Aim of the exercise:
Reproduce the part of the interview on Tasmania's gay and lesbian community starting with "MM There were" and going on through "everything I did.".

Document segment:
*-*-*
LW – do you think that Tassie will ever get a strong gay and
lesbian community?
MM there is one
LW – well I suppose I’m in Launceston, I don’t know what it’s
like down in Hobart but it seems like the only way there is a sense of
community is with a few Facebook groups trying to find casual sex
MM I think that having a political focus helped us in the
late '80s and early '90s. I don’t know
if you felt this Dave, but it was interesting that a lot of older people didn’t
get involved in the political aspect at that point. They had had to be covert
for so long it was a really difficult place to be.
DA – yes, in the shadows. I was involved with the AIDS
council from the word go. As it grew bigger we left it to the younger people. I
was also involved in a phone counselling line for about 14 years. We used to
get calls from all sorts to ask all sorts of things - at funny times of the day
sometimes- but that was interesting
MM – Dave, do you think a community grew out of that with
people? Talking to a lot of people who were quite isolated, was there any way
they became more socially involved through talking with you?
DA – they could have but I don’t know on a group scale. There
was a man from Tullah who used to ring and tell me what he was wearing,
describe it in great detail. He used to dress up at the weekend in camp. This
phone line must have grown out of a good deal of tolerance. But I was also
amazed at the change in people’s attitude when the law reform was passed. We
had some parents ringing up about their son that they thought was gay, he
wanted someone to talk to. That was indicative, I think and we became much more
tolerant people.
MM There were an awful lot of concerts and cabarets to go to,
with mainland and international artists giving their time to raise funds: Elvis
Herselvis, Paul Capsis, Julie Small and others. I think the social life around
that time had that edge of political push, it was very, very exciting. The
other aspect of this community was that it became almost everything I did.
Everything I did in those two years was related to either writing the book or
being involved in the gay community and actually at the end of that I just
wanted to be really be able to express the other aspects of myself and not
always be socialising with the same people. I wanted to be much more integrated
and I think one of the reasons that there doesn’t seem to be much of a
community is for positive reasons
LW –yes, that’s the thing, I think it almost feels like there
doesn’t need to be a ‘community’ because everyone is more open – and it has
only been through the same sex marriage situation that there is a need for a
community and a need to harness support. I’m ready to use these policies as
leverage towards a sustainable gay community in the North. I think it is
especially important for people to come to terms with it whether they are
younger or older but if you don’t know any gay people, where do you go? How do
you meet gay people? There’s no gay bar in Launceston – though there is one in
Hobart, obviously.
*-*-*
Extracted entries:
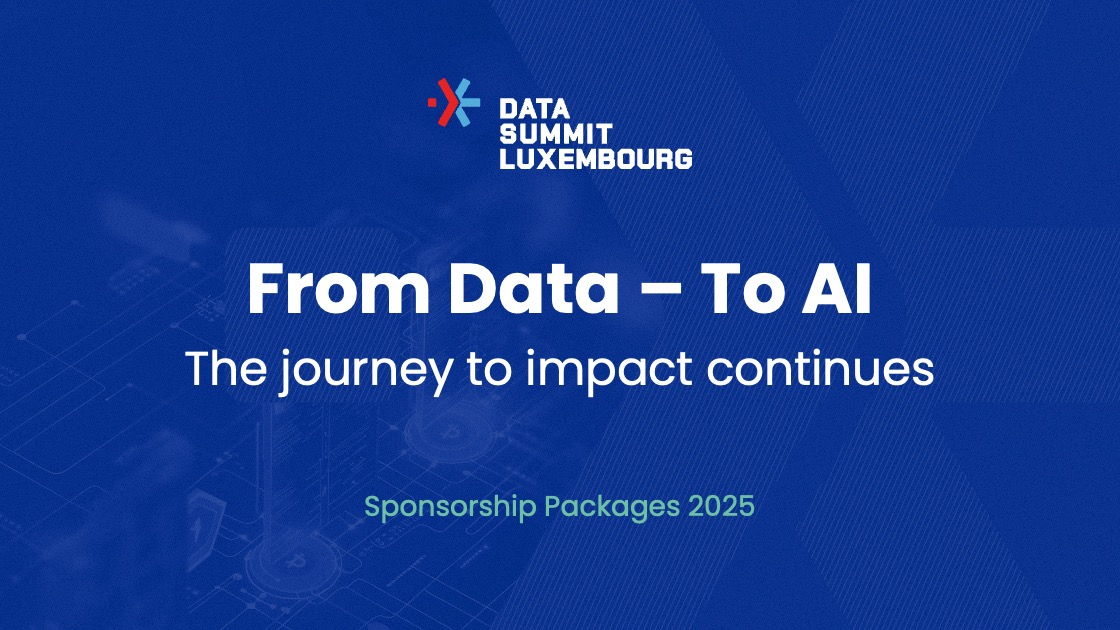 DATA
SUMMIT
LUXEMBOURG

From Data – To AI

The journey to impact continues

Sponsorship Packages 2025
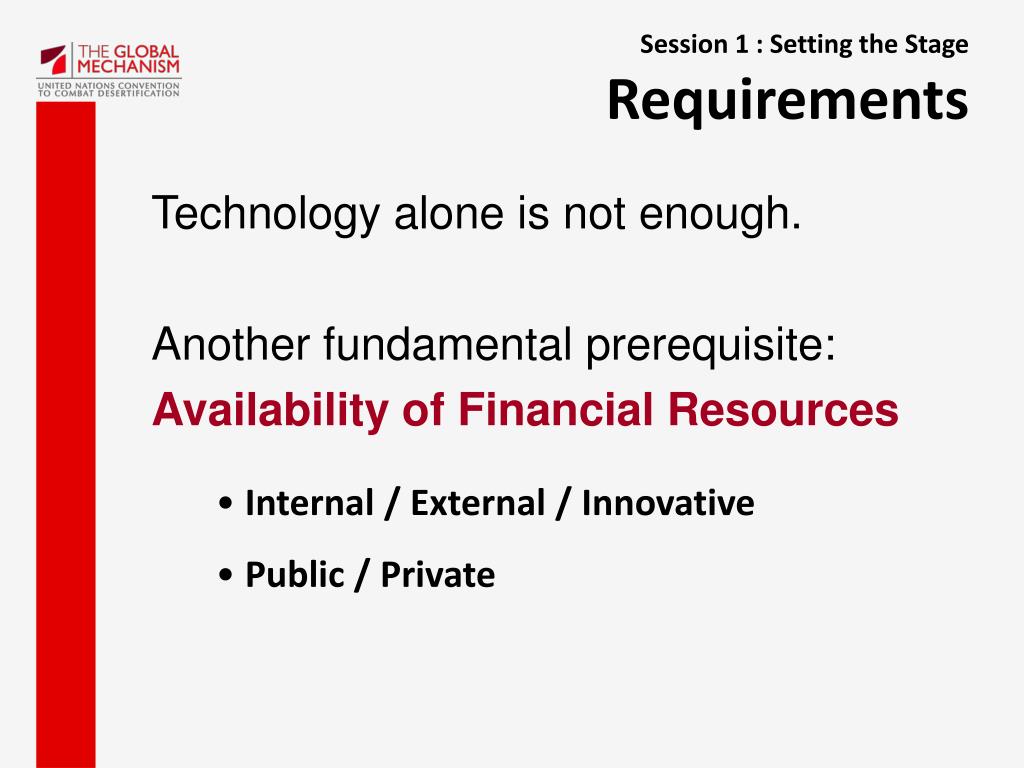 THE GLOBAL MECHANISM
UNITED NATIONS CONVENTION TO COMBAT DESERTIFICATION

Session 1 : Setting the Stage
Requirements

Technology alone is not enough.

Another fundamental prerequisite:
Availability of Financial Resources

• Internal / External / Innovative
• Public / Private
*-*-*
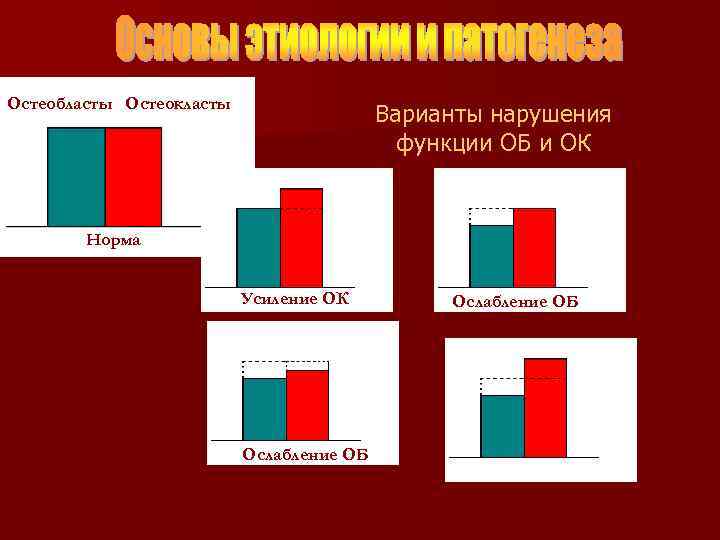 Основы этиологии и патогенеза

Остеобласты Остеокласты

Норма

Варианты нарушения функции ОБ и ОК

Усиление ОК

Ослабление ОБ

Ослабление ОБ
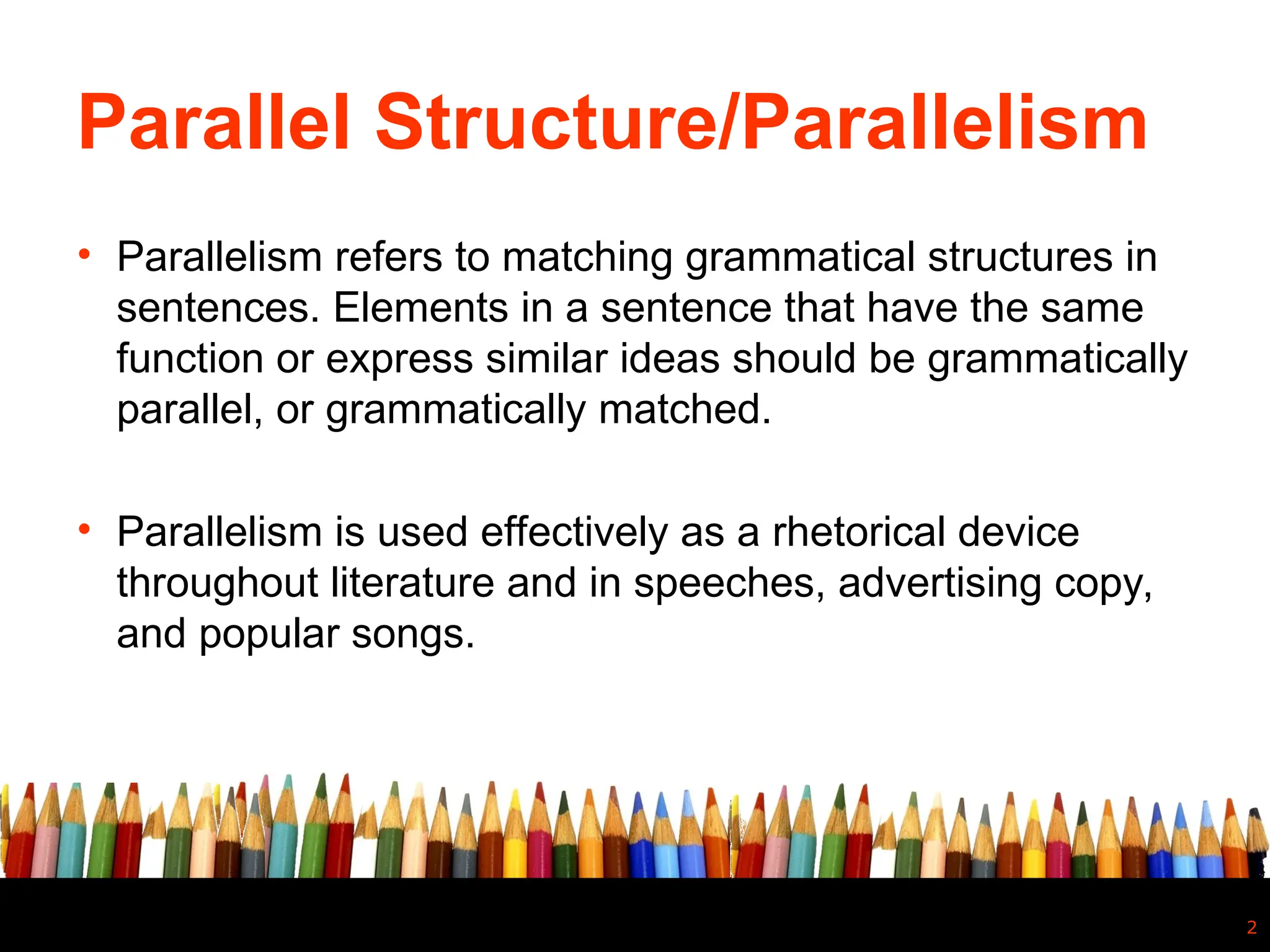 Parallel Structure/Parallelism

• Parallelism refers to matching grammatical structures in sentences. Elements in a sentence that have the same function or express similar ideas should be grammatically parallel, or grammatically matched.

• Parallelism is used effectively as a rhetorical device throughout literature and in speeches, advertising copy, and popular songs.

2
*-*-*
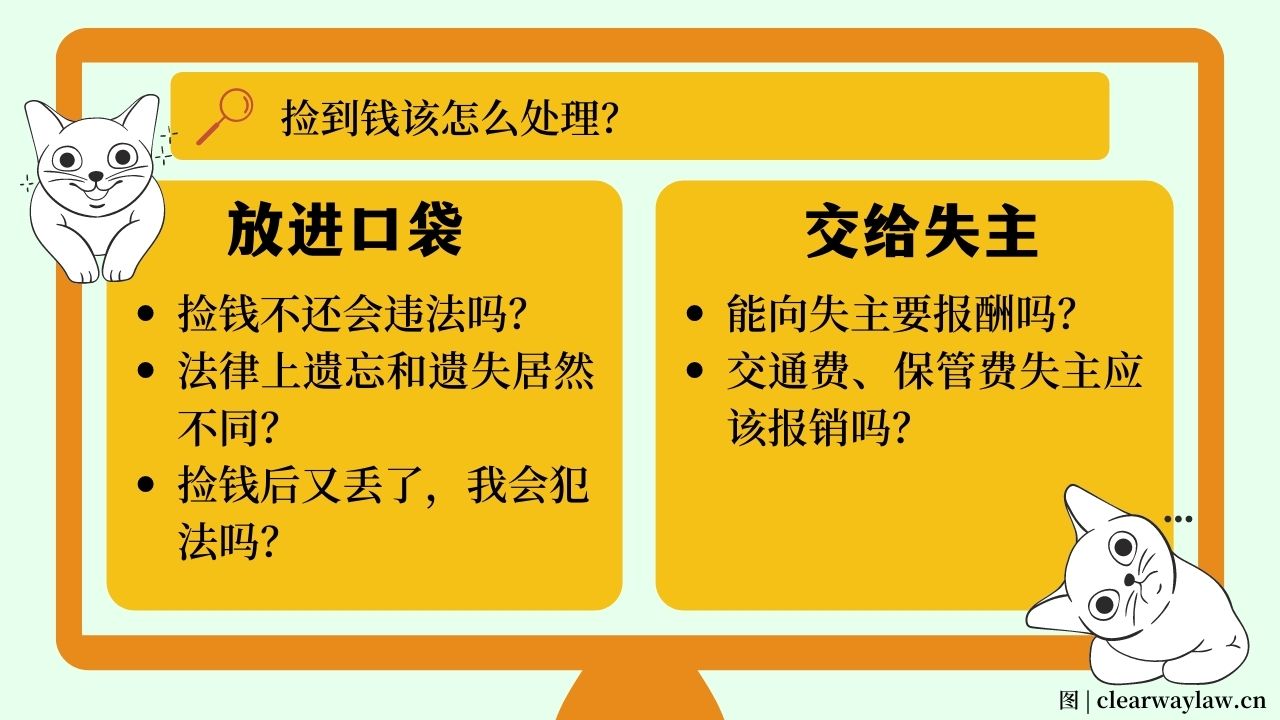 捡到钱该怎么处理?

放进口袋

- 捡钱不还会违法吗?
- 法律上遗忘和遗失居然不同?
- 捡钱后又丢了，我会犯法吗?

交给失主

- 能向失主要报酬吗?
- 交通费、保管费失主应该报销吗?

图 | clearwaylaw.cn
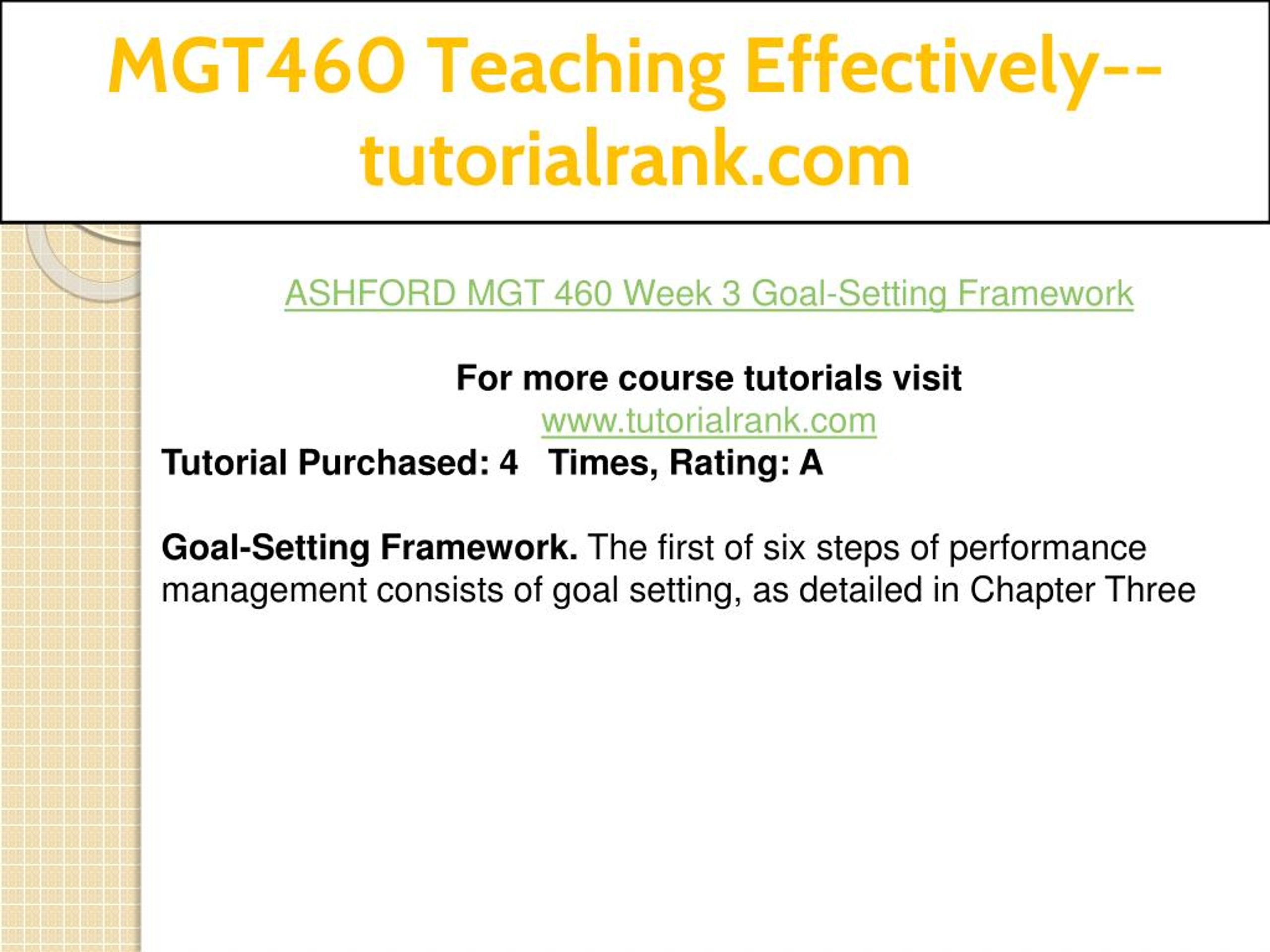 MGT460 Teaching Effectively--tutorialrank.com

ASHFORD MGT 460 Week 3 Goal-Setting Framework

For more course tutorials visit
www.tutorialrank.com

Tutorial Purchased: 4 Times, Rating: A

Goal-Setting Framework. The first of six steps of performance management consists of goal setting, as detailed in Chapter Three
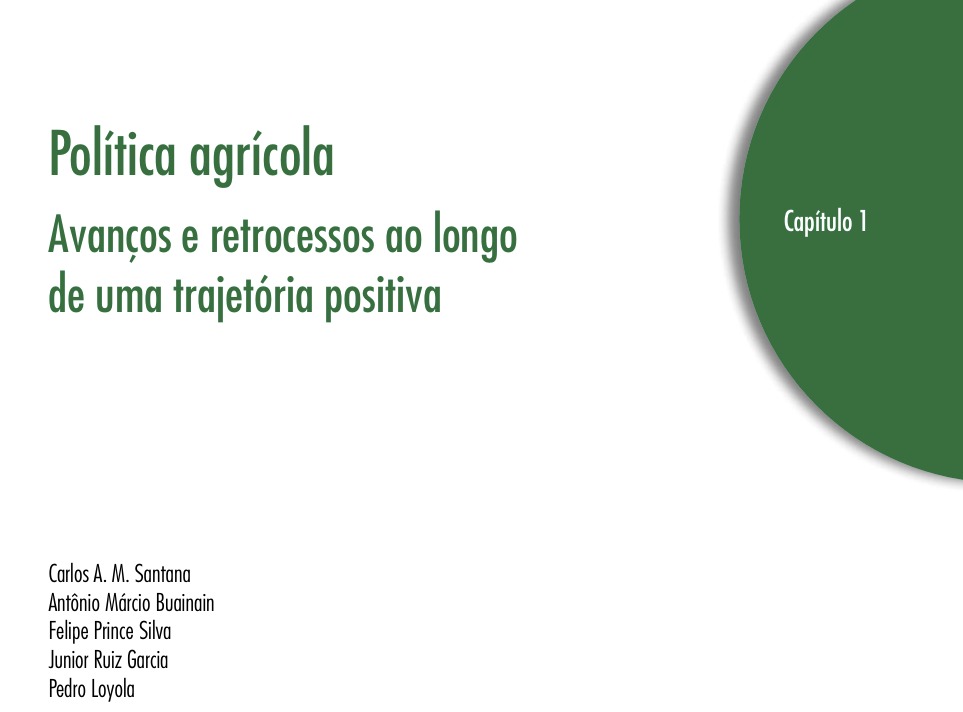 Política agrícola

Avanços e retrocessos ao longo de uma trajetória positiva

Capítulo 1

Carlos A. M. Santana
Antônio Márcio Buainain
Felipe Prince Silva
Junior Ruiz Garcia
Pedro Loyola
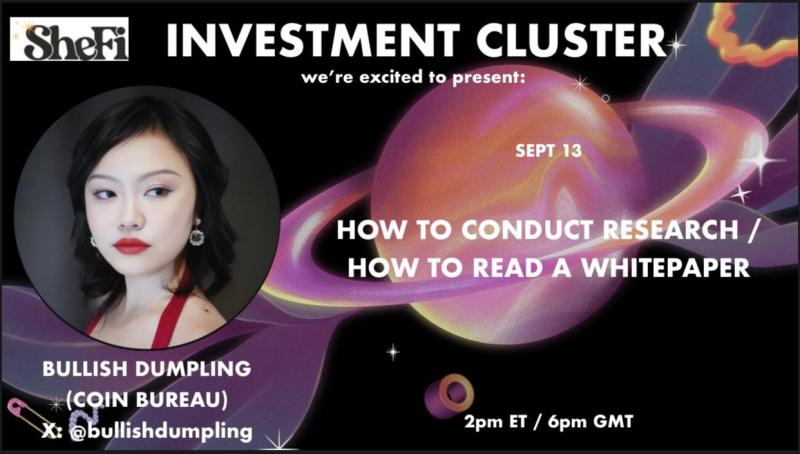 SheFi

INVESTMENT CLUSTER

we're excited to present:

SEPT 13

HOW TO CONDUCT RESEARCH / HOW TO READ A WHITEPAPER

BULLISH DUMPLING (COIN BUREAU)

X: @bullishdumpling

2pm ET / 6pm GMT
*-*-*
Written solution:
MM There were an awful lot of concerts and cabarets to go to,
with mainland and international artists giving their time to raise funds: Elvis
Herselvis, Paul Capsis, Julie Small and others. I think the social life around
that time had that edge of political push, it was very, very exciting. The
other aspect of this community was that it became almost everything I did.